Your tasks =>
1. Reproduce everything in the ACS skills assessment thread from "Does anyone have" down to "this. Many thanks!!!!".
2. Carry on the forum thread about the ACS skills assessment from the point where it stops.

Excerpt provided =>

# ACS - Computer Professional (nec) MODL



## canuck81 (Apr 6, 2009)

Hi folks,

I'm getting all my documents ready to submit a skills assessment application in the next week with the hope of being assessed as a Computer Professional - specializing in Oracle (ASCO 2231-79 ). 
I'm doing this because it will get me on the CSL, and as I understand that is the only shot applicants have at the time for a Skilled Independent Visa (Subclass 175).

Does anyone have experience with submitting a skills assessment application with the ACS for Computer Professional specializing in ...... ?

I've worked as a System Analyst for exactly 5 years and have been heavily involved with Oracle databases all along. Specifically what I've done is:

- PL/SQL Programming
- Data structure design 
- Maintaining ETL scripts

Is this enough to be recognized as an Oracle specialist? What kind of experience does the ACS look for to grant such an assessment?

In the past year I've increasingly been working as a project manager and consultant. Will this diminish my chances?

I'd really appreciate some feedback on this. Many thanks!!!!


----------



## kaz101 (Nov 29, 2007)

Hi canuck81, 

Have you checked the ASCO requirements?
http://www.ausstats.abs.gov.au/Ausstats/free.nsf/Lookup/A86A0162E6F672DFCA256ADB001D10D4/$File/asco.pdf

And the ACS guidelines?
Australian Computer Society - Skills Assessment

(Both of those links are from the 'PLEASE READ...' post)

Other than that I can't help you any further.

Regards,
Karen


----------



## anj1976 (Apr 24, 2008)

and ofcourse, for the document requirement, search for acs in the forum and u will get zillion threads which have good description on requirements etc.. go thru them, it will help

cheers
anj


----------



## canuck81 (Apr 6, 2009)

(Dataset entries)

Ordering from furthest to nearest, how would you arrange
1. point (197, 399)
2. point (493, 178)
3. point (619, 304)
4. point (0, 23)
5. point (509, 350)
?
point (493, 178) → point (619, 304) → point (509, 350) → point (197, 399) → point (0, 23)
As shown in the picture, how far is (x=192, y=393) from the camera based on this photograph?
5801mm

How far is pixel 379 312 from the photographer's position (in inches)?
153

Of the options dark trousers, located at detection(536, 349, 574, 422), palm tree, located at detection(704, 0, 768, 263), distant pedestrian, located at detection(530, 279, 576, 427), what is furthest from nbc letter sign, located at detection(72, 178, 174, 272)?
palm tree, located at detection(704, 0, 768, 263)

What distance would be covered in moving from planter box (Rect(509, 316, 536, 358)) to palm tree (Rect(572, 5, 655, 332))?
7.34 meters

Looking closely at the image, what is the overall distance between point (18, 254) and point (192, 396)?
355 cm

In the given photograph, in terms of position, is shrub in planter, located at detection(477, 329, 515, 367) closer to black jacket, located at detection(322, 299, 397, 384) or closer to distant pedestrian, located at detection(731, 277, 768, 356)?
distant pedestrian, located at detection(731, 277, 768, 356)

Written responses =>
1.
Does anyone have experience with submitting a skills assessment application with the ACS for Computer Professional specializing in ...... ?

I've worked as a System Analyst for exactly 5 years and have been heavily involved with Oracle databases all along. Specifically what I've done is:

- PL/SQL Programming
- Data structure design 
- Maintaining ETL scripts

Is this enough to be recognized as an Oracle specialist? What kind of experience does the ACS look for to grant such an assessment?

In the past year I've increasingly been working as a project manager and consultant. Will this diminish my chances?

I'd really appreciate some feedback on this. Many thanks!!!!

2.
anj1976 said:


> and ofcourse, for the document requirement, search for acs in the forum and u will get zillion threads which have good description on requirements etc.. go thru them, it will help
> 
> cheers
> anj


Thanks, appreciate the help!


----------



## anj1976 (Apr 24, 2008)

u'r welcome


----------



## scharanapps (Apr 8, 2009)

Hie Friends...

i am going to apply to the ACS for my skill assessment.Iam a computer proff specializing in oracle.I have over 4 years of experiance in oracle.in this period i have worked with 3 companies.my first 2 companies were in India...my 1st company has given the relieving in the format which ACS has specified..since my 2nd company cant provide the specific format releiving letter, they have given me a reference.now the 3rd company is in London,they are not ready to give the specific format releiving letter or even the reference letter...can anyone please let me know what the implications would be if i dont submit this reference for only my 3rd employer......as iam really nervous about my chances as it can make my case weak

Hoping for your reply....Please dont disappoint me folks

Cheers


----------



## anj1976 (Apr 24, 2008)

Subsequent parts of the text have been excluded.